» Exercise description:
Repeat each of the lines below word for word, leaving the pictures out of your answer.

[A block of data]
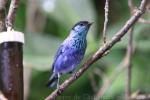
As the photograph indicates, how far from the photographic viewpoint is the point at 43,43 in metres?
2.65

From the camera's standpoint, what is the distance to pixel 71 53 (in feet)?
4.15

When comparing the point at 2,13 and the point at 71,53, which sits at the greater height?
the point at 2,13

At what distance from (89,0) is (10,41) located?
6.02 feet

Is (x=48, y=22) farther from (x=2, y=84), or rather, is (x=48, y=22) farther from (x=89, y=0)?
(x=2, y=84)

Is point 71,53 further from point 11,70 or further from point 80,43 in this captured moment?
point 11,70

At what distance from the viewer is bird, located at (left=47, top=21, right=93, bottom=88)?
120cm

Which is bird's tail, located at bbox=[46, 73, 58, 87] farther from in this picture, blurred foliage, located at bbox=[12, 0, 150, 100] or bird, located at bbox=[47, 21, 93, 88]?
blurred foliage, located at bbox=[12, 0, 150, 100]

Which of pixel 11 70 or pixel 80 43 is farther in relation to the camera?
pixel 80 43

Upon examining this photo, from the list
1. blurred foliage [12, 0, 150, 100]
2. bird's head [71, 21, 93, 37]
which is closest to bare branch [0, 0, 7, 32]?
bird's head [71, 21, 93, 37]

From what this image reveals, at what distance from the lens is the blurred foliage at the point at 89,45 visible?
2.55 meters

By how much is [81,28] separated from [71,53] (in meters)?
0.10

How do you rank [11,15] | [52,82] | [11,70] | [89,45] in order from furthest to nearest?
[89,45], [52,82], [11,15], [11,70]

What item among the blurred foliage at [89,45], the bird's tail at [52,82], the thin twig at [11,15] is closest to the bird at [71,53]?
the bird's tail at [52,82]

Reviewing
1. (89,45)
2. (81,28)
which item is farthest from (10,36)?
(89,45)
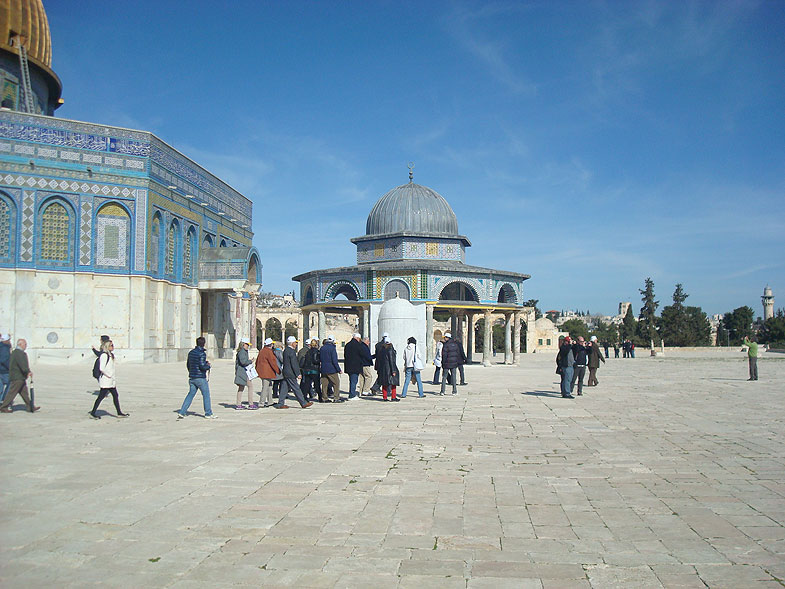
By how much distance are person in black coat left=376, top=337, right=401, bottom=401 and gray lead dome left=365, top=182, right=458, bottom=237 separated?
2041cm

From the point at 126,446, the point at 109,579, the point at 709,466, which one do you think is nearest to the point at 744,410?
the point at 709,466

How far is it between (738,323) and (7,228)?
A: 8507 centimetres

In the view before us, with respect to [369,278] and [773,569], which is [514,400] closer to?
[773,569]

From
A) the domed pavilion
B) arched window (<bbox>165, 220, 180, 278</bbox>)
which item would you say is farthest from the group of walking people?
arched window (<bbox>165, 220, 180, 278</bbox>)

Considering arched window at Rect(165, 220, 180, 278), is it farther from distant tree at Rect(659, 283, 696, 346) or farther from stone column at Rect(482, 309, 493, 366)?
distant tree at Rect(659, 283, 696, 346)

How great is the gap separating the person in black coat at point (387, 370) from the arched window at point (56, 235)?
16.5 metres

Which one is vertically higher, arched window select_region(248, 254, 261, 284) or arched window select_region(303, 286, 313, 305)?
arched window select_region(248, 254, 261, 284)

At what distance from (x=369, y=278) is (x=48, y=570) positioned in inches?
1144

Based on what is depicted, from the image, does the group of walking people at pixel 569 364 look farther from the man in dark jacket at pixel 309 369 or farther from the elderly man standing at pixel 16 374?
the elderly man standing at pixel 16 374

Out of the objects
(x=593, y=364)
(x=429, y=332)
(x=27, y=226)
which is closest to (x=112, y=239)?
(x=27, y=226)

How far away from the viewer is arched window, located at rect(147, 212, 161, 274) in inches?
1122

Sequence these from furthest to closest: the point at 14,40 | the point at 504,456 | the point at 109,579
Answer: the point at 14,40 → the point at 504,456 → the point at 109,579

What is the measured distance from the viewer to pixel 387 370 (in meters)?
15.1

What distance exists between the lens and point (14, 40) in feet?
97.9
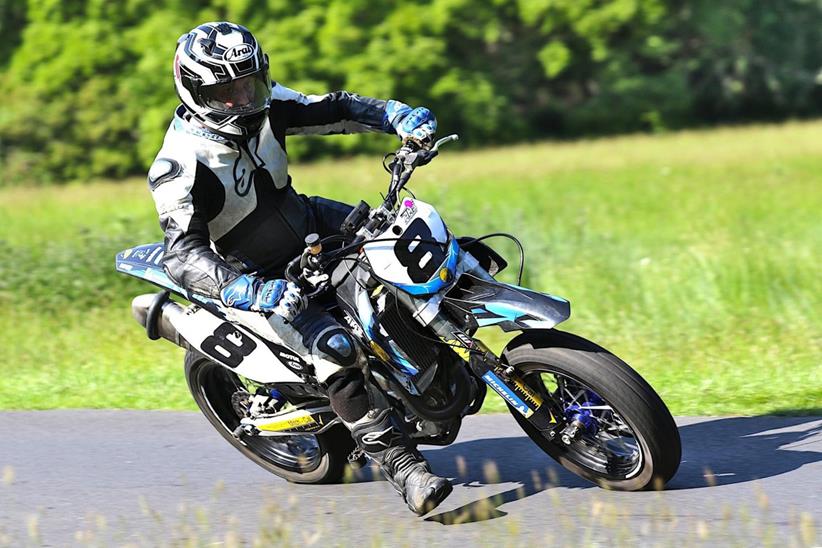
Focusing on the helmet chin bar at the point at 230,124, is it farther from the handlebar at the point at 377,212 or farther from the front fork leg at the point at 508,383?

» Answer to this exercise:
As the photograph indicates, how far from the photographic viewpoint is the point at 43,43 in metres?
2.65

From the camera's standpoint, what is the distance to pixel 71 53 (in feet)?
4.15

When comparing the point at 2,13 and the point at 71,53, which sits at the greater height?
the point at 2,13

At what distance from (89,0) is (10,41) located?
6.02 feet

Is (x=48, y=22) farther from (x=2, y=84), or rather, is (x=48, y=22) farther from (x=89, y=0)?
(x=2, y=84)

Is point 71,53 further from point 11,70 or further from point 80,43 in this captured moment?
point 11,70

At what distance from the viewer is bird, located at (left=47, top=21, right=93, bottom=88)?
120cm

Which is bird's tail, located at bbox=[46, 73, 58, 87] farther from in this picture, blurred foliage, located at bbox=[12, 0, 150, 100] or bird, located at bbox=[47, 21, 93, 88]?
blurred foliage, located at bbox=[12, 0, 150, 100]

Which of pixel 11 70 or pixel 80 43 is farther in relation to the camera?
pixel 80 43

Upon examining this photo, from the list
1. blurred foliage [12, 0, 150, 100]
2. bird's head [71, 21, 93, 37]
which is closest to bare branch [0, 0, 7, 32]?
bird's head [71, 21, 93, 37]

From what this image reveals, at what distance from the lens is the blurred foliage at the point at 89,45 visible?
2.55 meters

By how much is [81,28] separated from [71,53] (in meters)?
0.10

How do you rank [11,15] | [52,82] | [11,70] | [89,45] in order from furthest to nearest?
[89,45], [52,82], [11,15], [11,70]

What item among the blurred foliage at [89,45], the bird's tail at [52,82], the thin twig at [11,15] is closest to the bird at [71,53]?
the bird's tail at [52,82]

Reviewing
1. (89,45)
2. (81,28)
which item is farthest from (10,36)?
(89,45)
By how much distance are person in black coat left=376, top=337, right=401, bottom=401 and gray lead dome left=365, top=182, right=458, bottom=237 separated?
2041cm

From the point at 126,446, the point at 109,579, the point at 709,466, which one do you think is nearest to the point at 744,410?
the point at 709,466

How far is it between (738,323) and (7,228)?
A: 8507 centimetres

In the view before us, with respect to [369,278] and [773,569], which is [514,400] closer to?
[773,569]

From
A) the domed pavilion
B) arched window (<bbox>165, 220, 180, 278</bbox>)
which item would you say is farthest from the group of walking people?
arched window (<bbox>165, 220, 180, 278</bbox>)

Considering arched window at Rect(165, 220, 180, 278), is it farther from distant tree at Rect(659, 283, 696, 346) or farther from stone column at Rect(482, 309, 493, 366)?
distant tree at Rect(659, 283, 696, 346)

How great is the gap separating the person in black coat at point (387, 370) from the arched window at point (56, 235)?
16.5 metres

Which one is vertically higher, arched window select_region(248, 254, 261, 284) or arched window select_region(303, 286, 313, 305)?
arched window select_region(248, 254, 261, 284)

At what distance from (x=369, y=278) is (x=48, y=570) positioned in inches?
1144

Based on what is depicted, from the image, does the group of walking people at pixel 569 364 look farther from the man in dark jacket at pixel 309 369 or farther from the elderly man standing at pixel 16 374?
the elderly man standing at pixel 16 374

Out of the objects
(x=593, y=364)
(x=429, y=332)
(x=27, y=226)
which is closest to (x=112, y=239)?
(x=27, y=226)

How far away from the viewer is arched window, located at rect(147, 212, 161, 274) in inches?
1122

Sequence these from furthest to closest: the point at 14,40 | the point at 504,456 | the point at 109,579
Answer: the point at 14,40 → the point at 504,456 → the point at 109,579

What is the measured distance from the viewer to pixel 387 370 (in meters)?
15.1

What distance exists between the lens and point (14, 40) in feet?
97.9
Focusing on the helmet chin bar at the point at 230,124, is it farther from the handlebar at the point at 377,212 or farther from the front fork leg at the point at 508,383?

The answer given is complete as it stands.